Dinaw Menghistu tinge i suoi racconti con pennellate di sottile ironia che danno un senso di leggerezza e spensieratezza. È il tipico sale di molti scrittori migranti, forse per stemperare la dura realtà della vita di cui essi sono testimoni. L'ironia però non si tramuta in sarcasmo o cinismo per cui il lettore non termina la lettura con acredine e disgusto della vita.
Esemplare è in questo senso quell' unica giornata quando, ogni martedì, vengono a fargli visita i suoi due unici amici, Joseph e Kenneth, anche loro immigrati dall’Africa e, dopo aver scolato una bottiglia di whisky, fanno a gara a chi ricorda più nomi di dittatori africani.
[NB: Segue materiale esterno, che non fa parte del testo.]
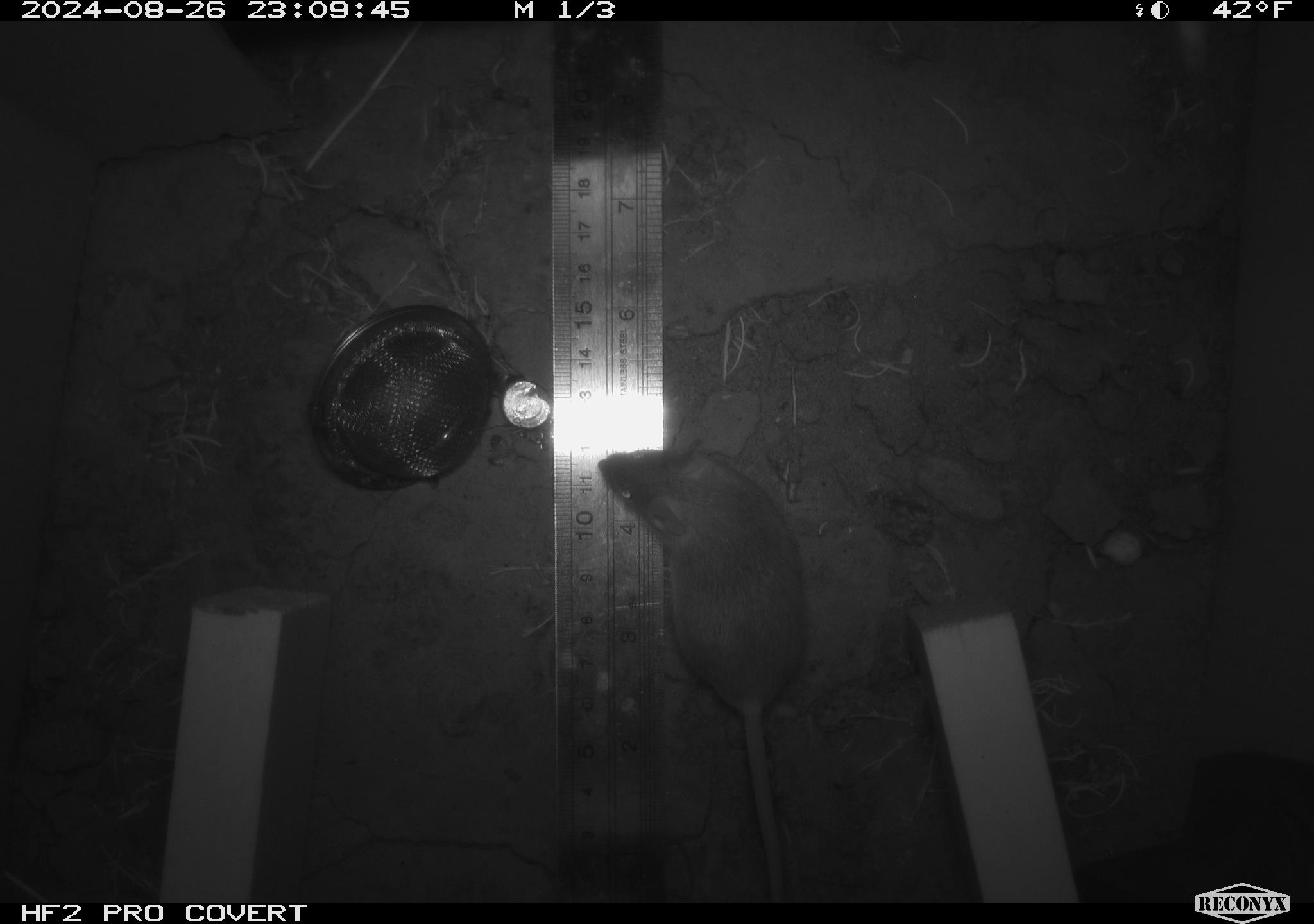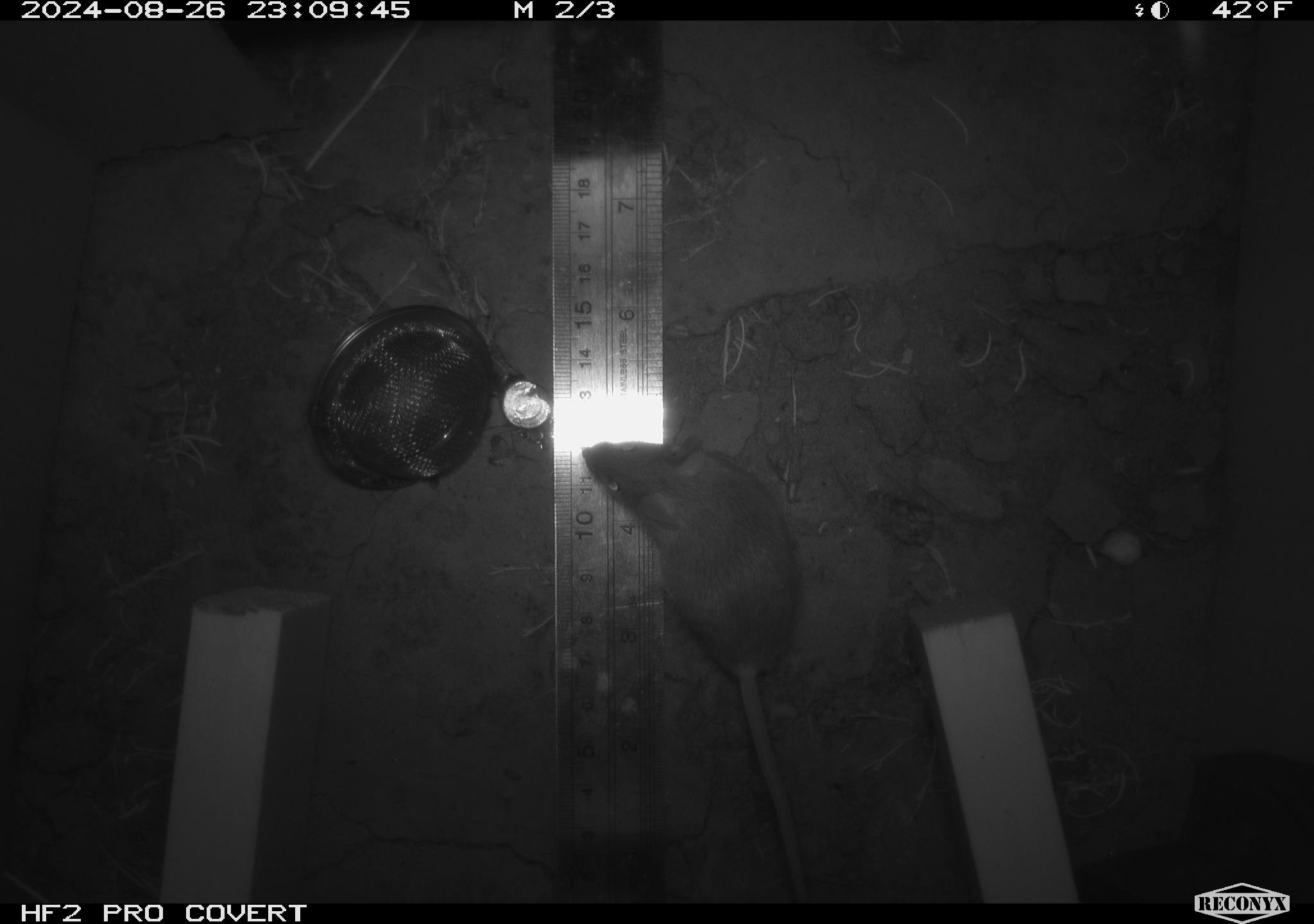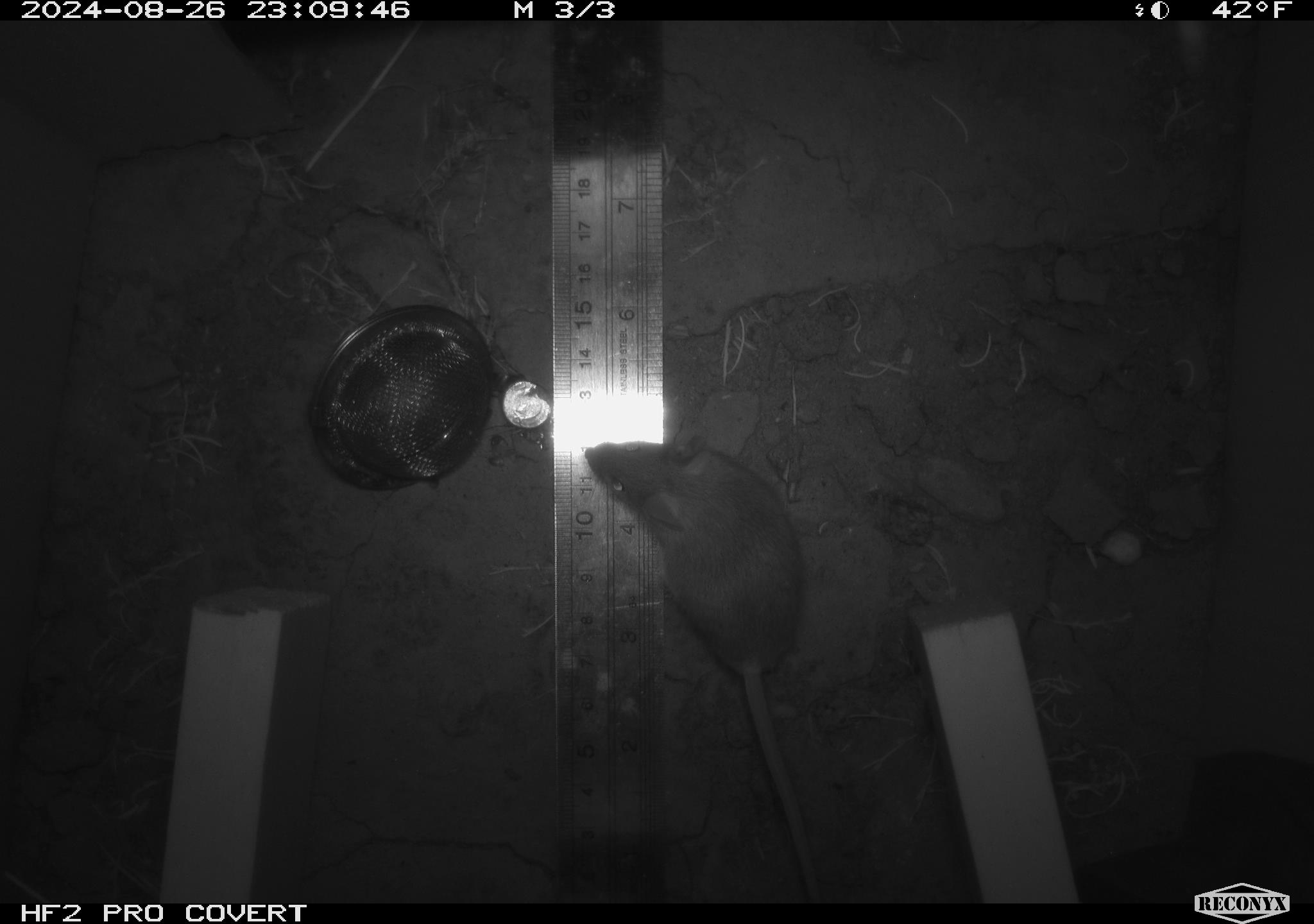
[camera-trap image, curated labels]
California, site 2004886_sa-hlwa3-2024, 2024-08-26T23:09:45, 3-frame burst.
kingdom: Animalia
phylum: Chordata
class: Mammalia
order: Rodentia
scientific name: Rodentia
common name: mouse species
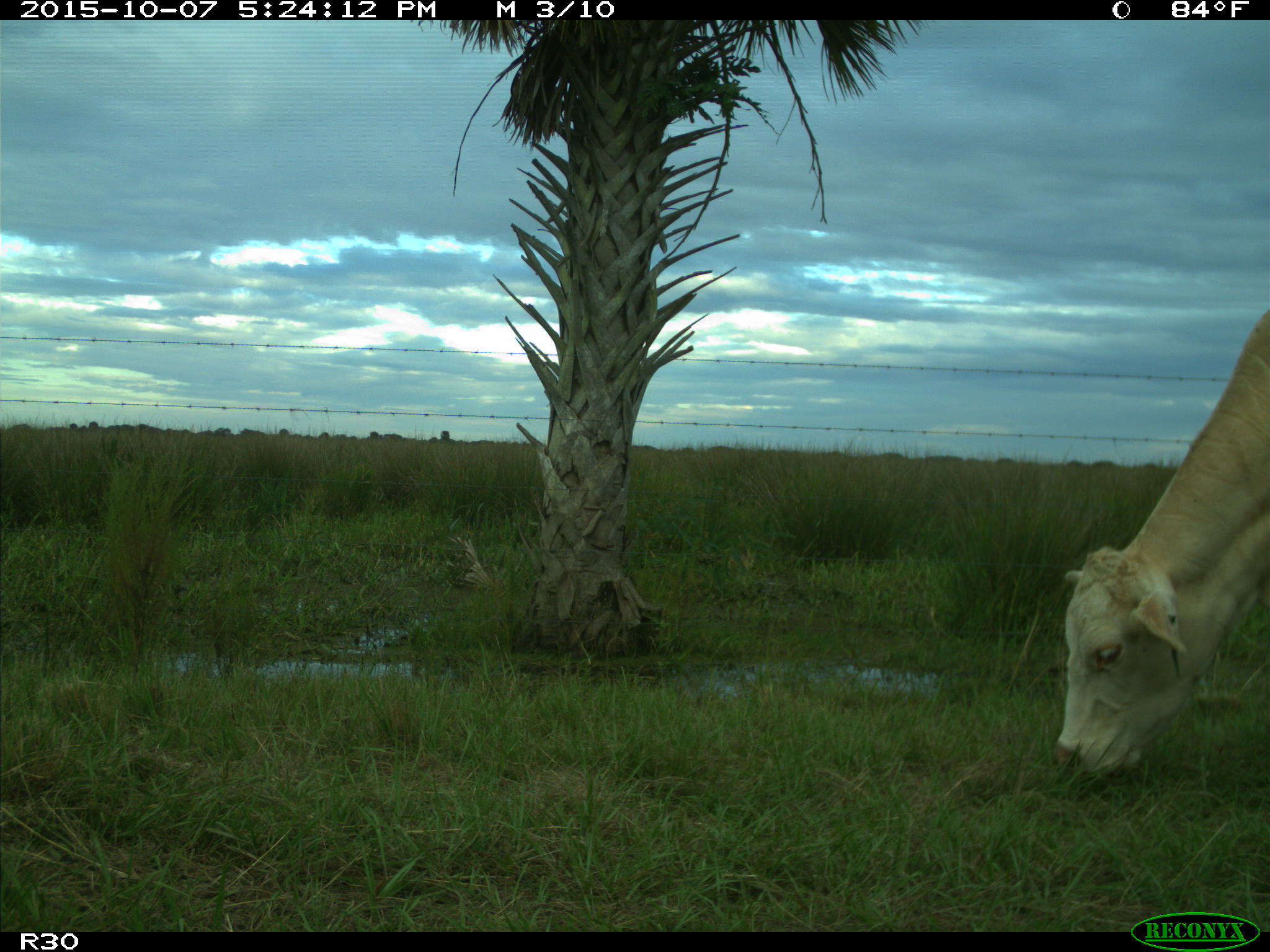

A Joseph, ad esempio, piace ripetere, quando è ubriaco, gli appunti dei versi dell'Inferno presi durante le lezioni - «Tanto ch’i vidi de le cose belle/ che porta’l ciel, per un pertugio tondo./ E quindi uscimmo a riveder le stelle» (Dante XXXIV Inferno vv.137-139) - e dichiarare che sono questi i più perfetti versi che siano mai stati scritti. «Pensaci – dice - Dante sta finalmente uscendo dall'inferno, ed ecco cosa vede: 'Le cose belle che porta '1 ciel'. È perfetto, credimi. Semplicemente perfetto. Ho detto al professore che nessuno come un africano può capire quei versi perché è ciò che abbiamo vissuto. Ogni giorno l'inferno, intervallato da vaghi barlumi di paradiso» (p.113).
In quegli incontri, Joseph parla dei complimenti ricevuti da una sua professoressa dell'Università di Michigan che lo dipinge come «uno degli uomini più brillanti che [lei] abbia mai conosciuto», e che un giorno sarebbe dovuto trasferirsi completamente lì; e Kenneth sogna un giorno di prendere la laurea in ingegneria e poi un master, dicendo che «solo allora sarebbe tornato in Africa, a Nairobi con indosso un completo molto elegante dove tutti diranno: Guardalo là: quello è un tipo importante, quello è speciale. Costruirò dei palazzi da mandarli fuori di testa. Roba mai vista prima». (p.164).
Ma per Sopha non c’è niente di tutto questo: né la speranza di continuare l'Università, né quello di ritornare in Etiopia : «Quanto a me, sarei rimasto dietro al bancone a leggere, seduto sulla mia sedia con lo schienale alto, muto come una divinità, fino alla fine del mondo» (p.164).
«Ogni volta che guardavo Naomi» aveva detto quando le leggeva I fratelli Karamazov, «mi rendevo conto a come negli anni a venire l'avrei ricordata con una nostalgia da devastarmi il cuore, perché ovviamente sapevo già che alla fine mi sarei ritrovato qui da solo» (p.117).
E proprio quando nel cuore di Sopha si stava accendendo un sentimento nei confronti di Judith, dopo l'ennesimo atto di intolleranza, la donna è costretta a trasferirsi. Sopha comprende che la libertà è un diritto per cui dovrà continuare a lottare sempre, in una America che lo ha accolto sì, ma che vuole anche che tu comprenda la sua anima errante dove niente è stabile, come i quartieri che possono cambiare nell'arco di pochi anni da zone residenziali a povere borgate e viceversa.